What do you know—you have bad breath.

This hasn’t really changed.

As I look around me today at the vibrant arena of public discourse, I see the full spectrum of those fallacies in all their splendor—particularly ad hominem. Most argument today is not argument but personal attack. It saves time to blame a problem on someone you hate, and to let the hatred stand in for the solution you no longer need to pursue. Just put people in categories—redneck, liberal weenie, neo-Nazi, coastal elite, white supremacist, atheist, and of course any number of racial and ethnic epithets—and you’re pretty much done.

Rational thinking is not natural. It’s difficult and makes you crazy because there are so many little neural dramas going on in your brain, which will damn well find a way to justify what it wants to believe. We all want a way around rational thought so that we can luxuriate in our prejudices and pursue something that really matters, like watching TV. On the other hand, if you can rein in your emotions for a few minutes, rational thinking can be satisfying, and the reward the mental equivalent of crisp mountain air. It’s worth pursuing, but my advice is, don’t waste your energy trying to convince yourself and others how stupid “they” are. It just means “they” are living parasitically in your mind. You don’t know them anyway, you just carry around a caricature of them.

Yes, we’re all guilty, in spite of the strategies we’ve devised to disguise our own guilt from ourselves. We all hide in the shadow of our expectations. Reason and emotion are interdependent. They vary only in their ratio from person to person, situation to situation. You can never convince yourself of something you don’t feel.

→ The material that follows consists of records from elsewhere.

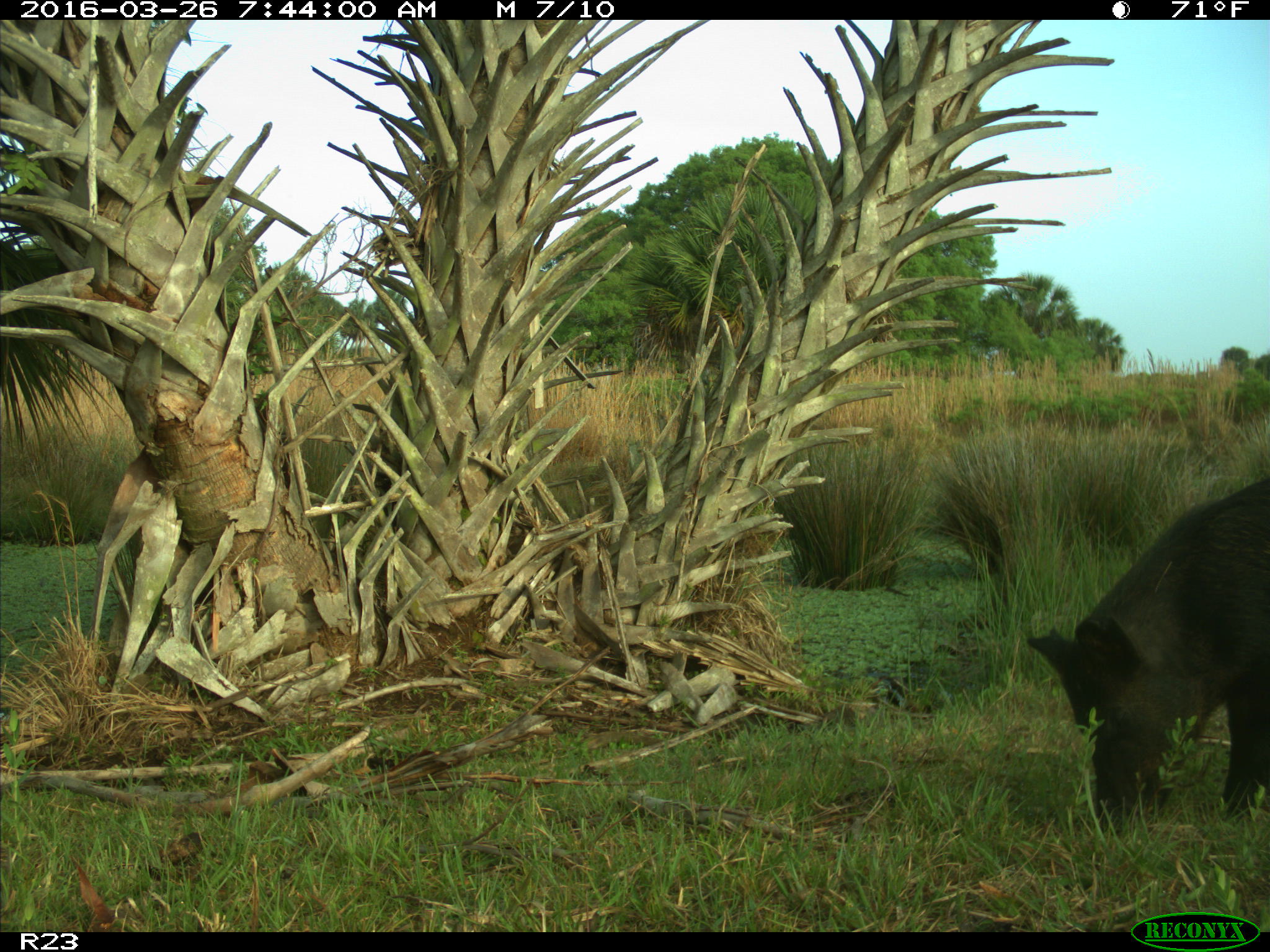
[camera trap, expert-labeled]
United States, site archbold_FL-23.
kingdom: Animalia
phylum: Chordata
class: Mammalia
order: Artiodactyla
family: Suidae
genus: Sus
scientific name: Sus scrofa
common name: wild boar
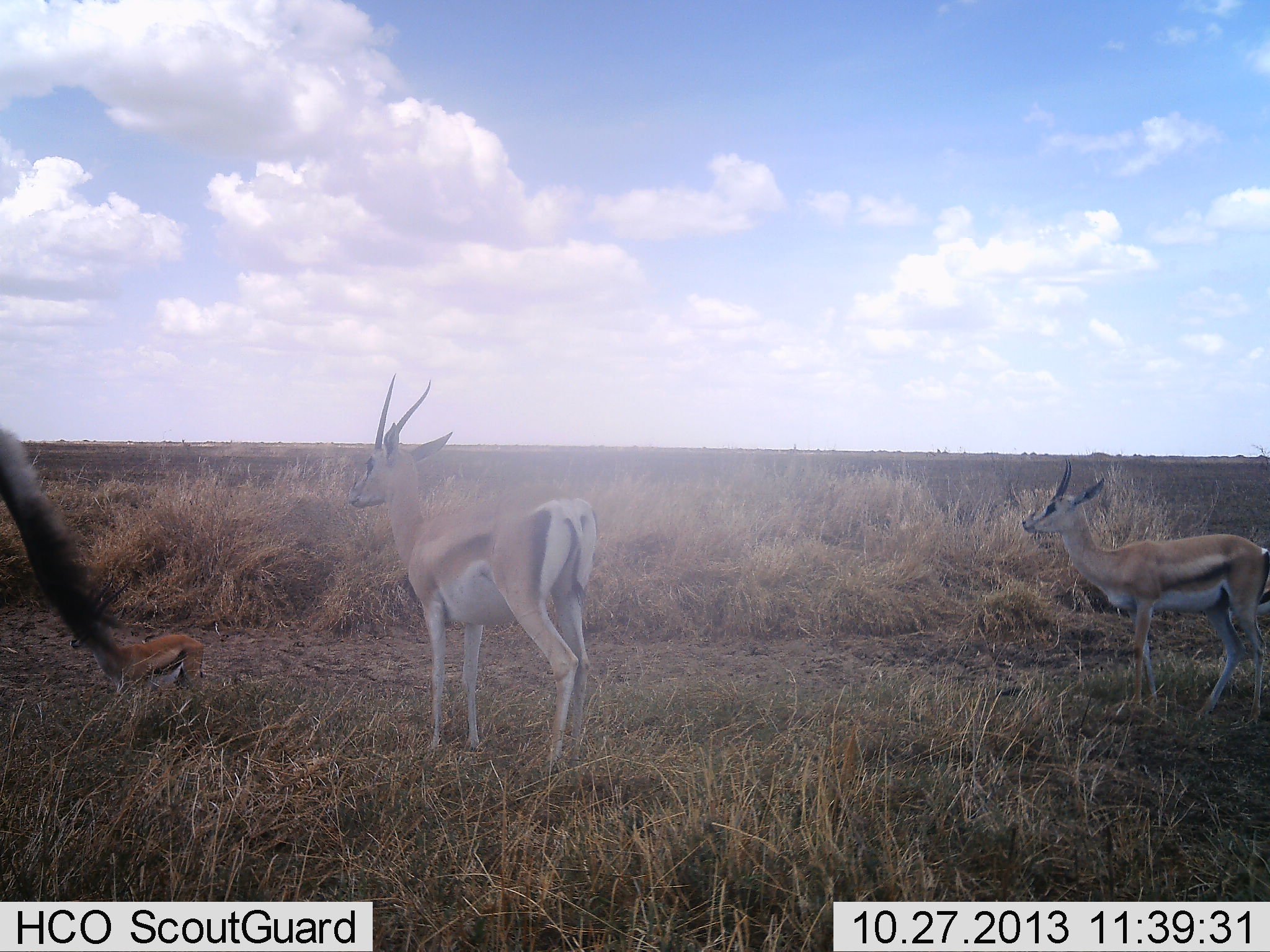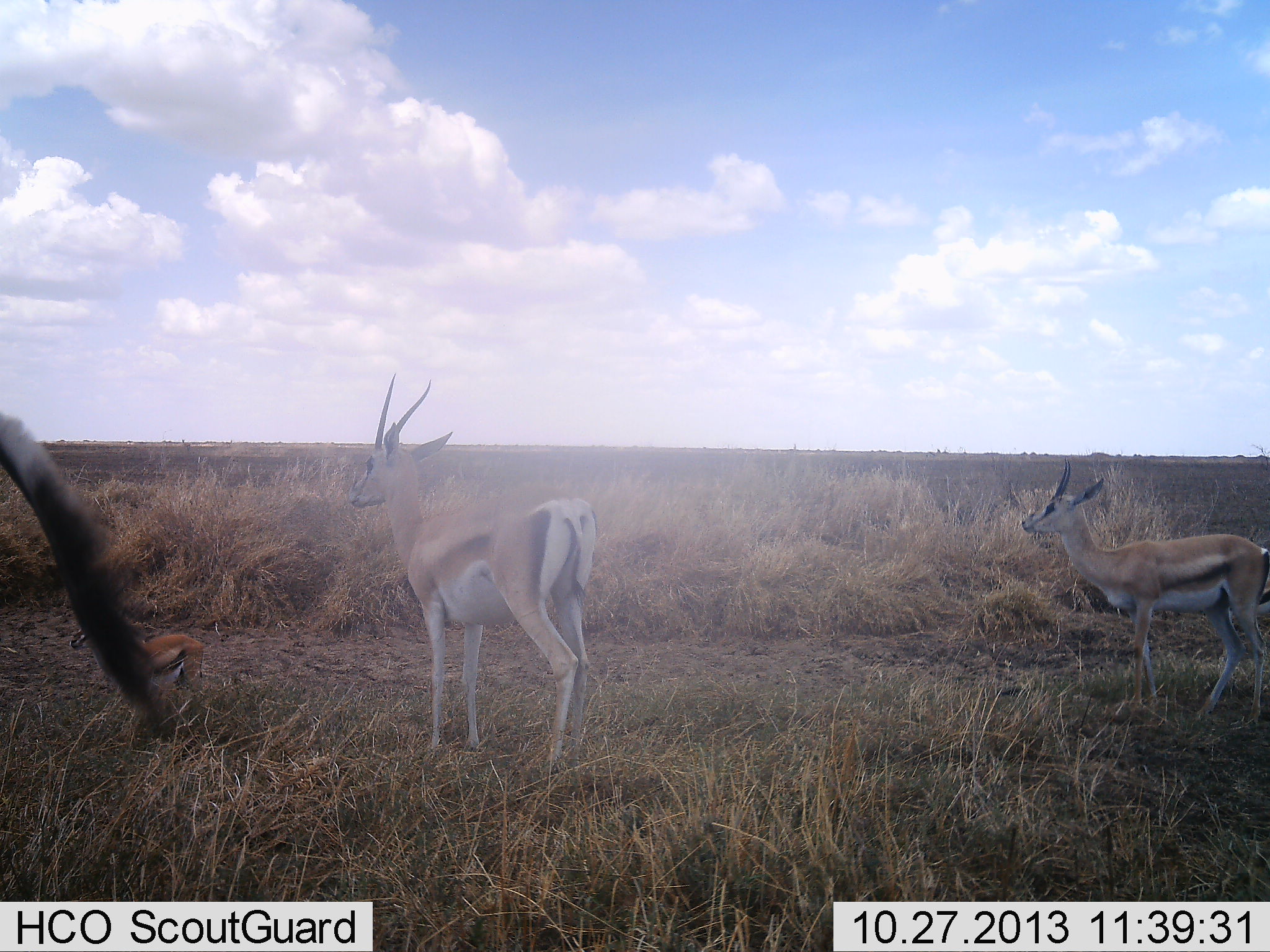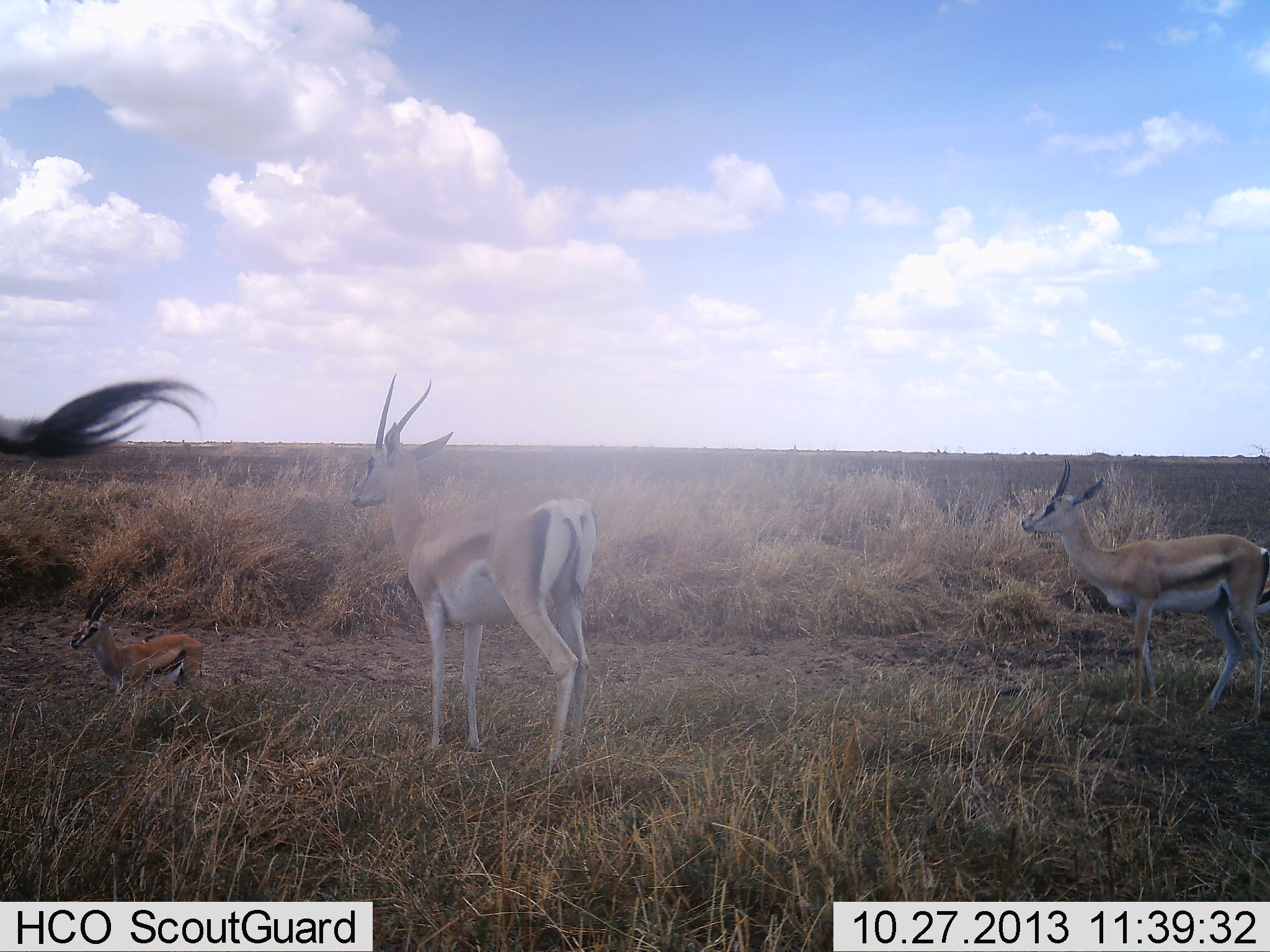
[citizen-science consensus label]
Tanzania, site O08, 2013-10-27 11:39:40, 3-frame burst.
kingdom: Animalia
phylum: Chordata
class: Mammalia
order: Artiodactyla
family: Bovidae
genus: Eudorcas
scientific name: Eudorcas thomsonii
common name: thomson's gazelle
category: gazellethomsons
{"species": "gazellethomsons (thomson's gazelle) (Eudorcas thomsonii)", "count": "3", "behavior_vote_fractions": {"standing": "100%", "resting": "0%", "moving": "0%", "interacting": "0%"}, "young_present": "15%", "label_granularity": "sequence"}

It should be easy to recognize argumentum ad hominem in public because it’s so prevalent within ourselves. We know our weaknesses better than anybody, and it’s inevitable that we blame this thing called “self” for our shortcomings—and just as inevitable that we apply the same process to our interactions with others. It’s only in rare moments of lucidity that we recognize these mental scapegoats as caricatures. Shortcuts. Ways to avoid the work of understanding and forgiveness.

Usually the truth is just too much work.